-- Required tasks --
1. Duplicate everything in the monarchy essay from "The language involved" down to "this time-honoured practice.".
2. Go on with the essay defending the monarchy, picking up after its final sentence.

-- Text --
————————

In defence of monarchy

The revolution will not be televised – but the Queen’s Christmas Message will.

Tomorrow, as every December, I will fail to take part in a ritual that is dear, sacred even, to the hearts of many Britons. I will not join them when they make their annual act of implicit homage to a higher authority to whom, for most of the rest of the year, they pay little material allegiance.

The language involved in this ceremony is arcane, the accents and pronunciation frequently antique, and to those not brought up with due reverence, it seems bizarre, not to say totally irrational, that anyone should bow their heads in obeisance to this mystical, regal presence. Still millions will clear time from their day to be faithful to this time-honoured practice.

I, on the other hand, will not be watching the Queen's Christmas Message. Neither will I be buying any of the tastefully designed porcelain and china already being produced to mark next year's wedding of Prince William and Kate Middleton. To me, the most sensible attitude towards the monarchy was summed up succinctly by the late Leslie Nielsen in the first Naked Gun film. Nielsen's character, Lt Frank Drebin, is asked to explain at a press conference how the Los Angeles Police Department will deal with a forthcoming royal visit. "Protecting the Queen's safety is a task that is gladly accepted by Police Squad," he says. "For no matter how silly the idea of having a queen might be to us, as Americans we must be gracious and considerate hosts."

It is, indeed, a silly notion that an accident of birth should endow anyone with the hereditary right to be a head of state, and even sillier that the holder of that office should therefore be paid any particular respect, or even attention, because of his or her unearned position. Nevertheless, one of the batches of WikiLeaks had me entertaining what is, for a republican, a heretical thought: should we be glad to be reigned over by the House of Windsor?

————————

-- Dataset section --
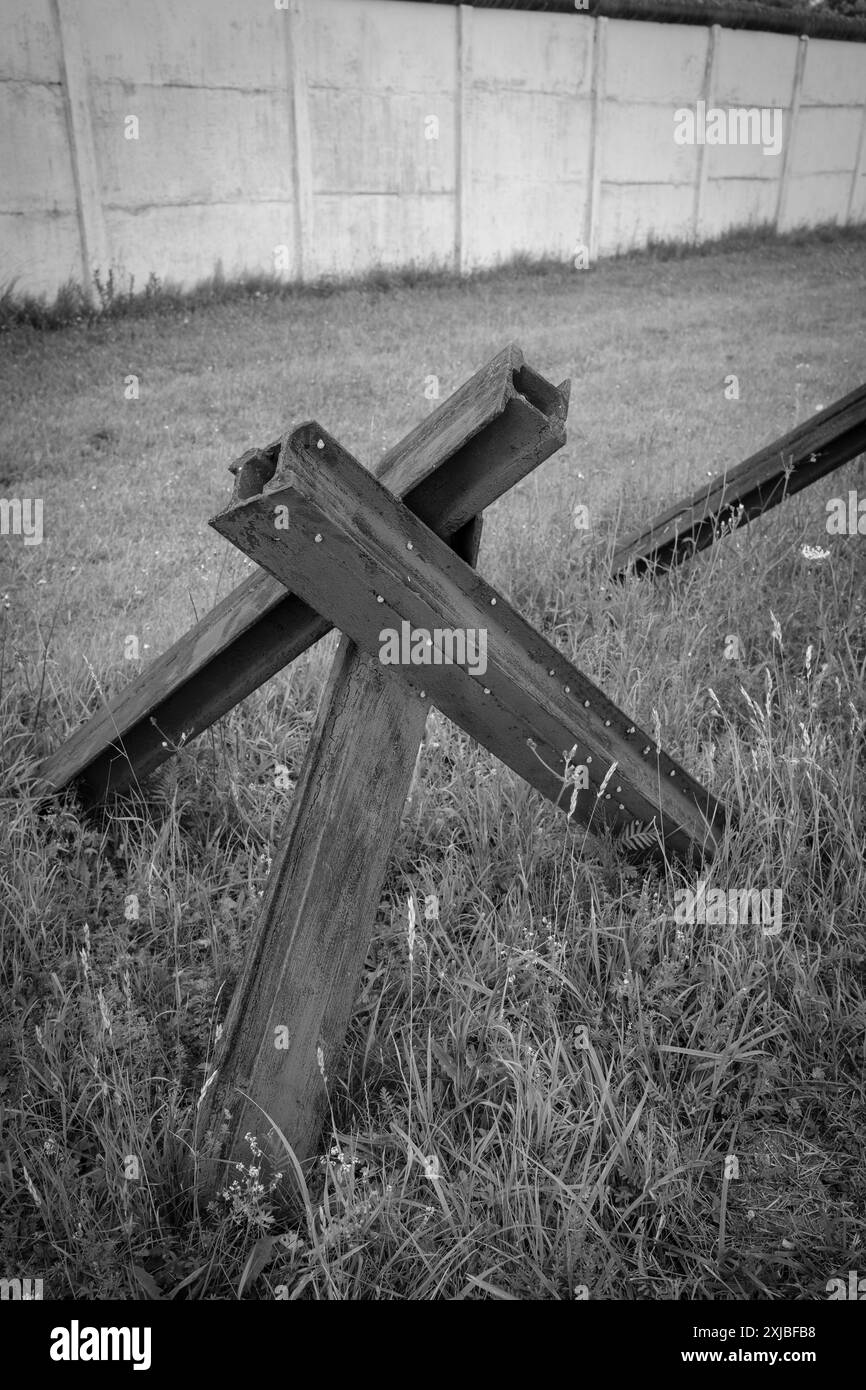 Reste der Mauer und Panzerabwehrbarrieren stehen noch heute entlang der ehemaligen deutsch-deutschen Grenze Stockfoto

————————

-- Answers to each task --
1.
The language involved in this ceremony is arcane, the accents and pronunciation frequently antique, and to those not brought up with due reverence, it seems bizarre, not to say totally irrational, that anyone should bow their heads in obeisance to this mystical, regal presence. Still millions will clear time from their day to be faithful to this time-honoured practice.

2.
The subject of the US embassy cable to which I refer was the Crown Prince of Thailand, the prospect of whose ascension to the throne caused several very senior figures to express concern. The members of the Thai Privy Council supposedly quoted did not, however, suggest that the Thai monarchy come to an end when King Bhumibol dies; rather, that it would be better "if other arrangements could be made". This was thought to mean that the Crown Prince's sister would make a better successor.

In a country that has alternated between fledgling democracy and military dictatorship, republicanism is a minority taste. The constitutional monarchy that replaced the absolute rule of the king in 1932 is widely regarded as having been pretty much the only stabilising factor ever since.

The fate of neighbouring Burma might well have been different in the decades since 1962, when the generals took over, had the British not exiled the last king, Thibaw, in 1885, and formally annexed the country to the Raj the following year. As Justin Wintle wrote in his biography of Aung San Suu Kyi:

The British may have done Burma a disservice by arbitrarily getting rid of its throne, however rotten it appeared both to the outside world and to many of its own subjects. With the throne went an entire societal matrix that at least held the Burmese people together. As in Thailand, in time this might have furnished a broader cohesion.

Instead, the only national institution left in Burma is the armed forces, the Tatmadaw, which are both the country's oppressor but also the vessel of its pride, having been founded by Burma's greatest hero (and Suu Kyi's father), the independence leader General Aung San.

This is not to say that there have not been many cases of kings or princes acting in bad, repulsive or even illegal ways. But as Bernard Lewis, the distinguished (and controversial) historian of the Middle East and Islam, told me when I interviewed him a few months ago: "Of the democracies that have been democracies for a long time and continue to be so, most are monarchies."

Such continuity is obviously a virtue. Yet couldn't we in Britain manage perfectly well to retain our democracy without the Windsors? Couldn't we have an elected head of state? While the late Roy Jenkins was still alive, we had the perfect candidate – witty, urbane, statesmanlike, with cross-party appeal, and a man who could be relied on to impart due gravitas to the ceremonial aspects of the job.

Who, though, would we end up with if we elected a president as figurehead today? It is hard to imagine a situation in which the winner was not either terribly divisive (Tony Blair – with New Labour hold-outs plus his natural constituency, the conservative vote, he'd walk it) or ludicrous (President Brucie? Don't count it out in this age when being a celebrity is all that counts).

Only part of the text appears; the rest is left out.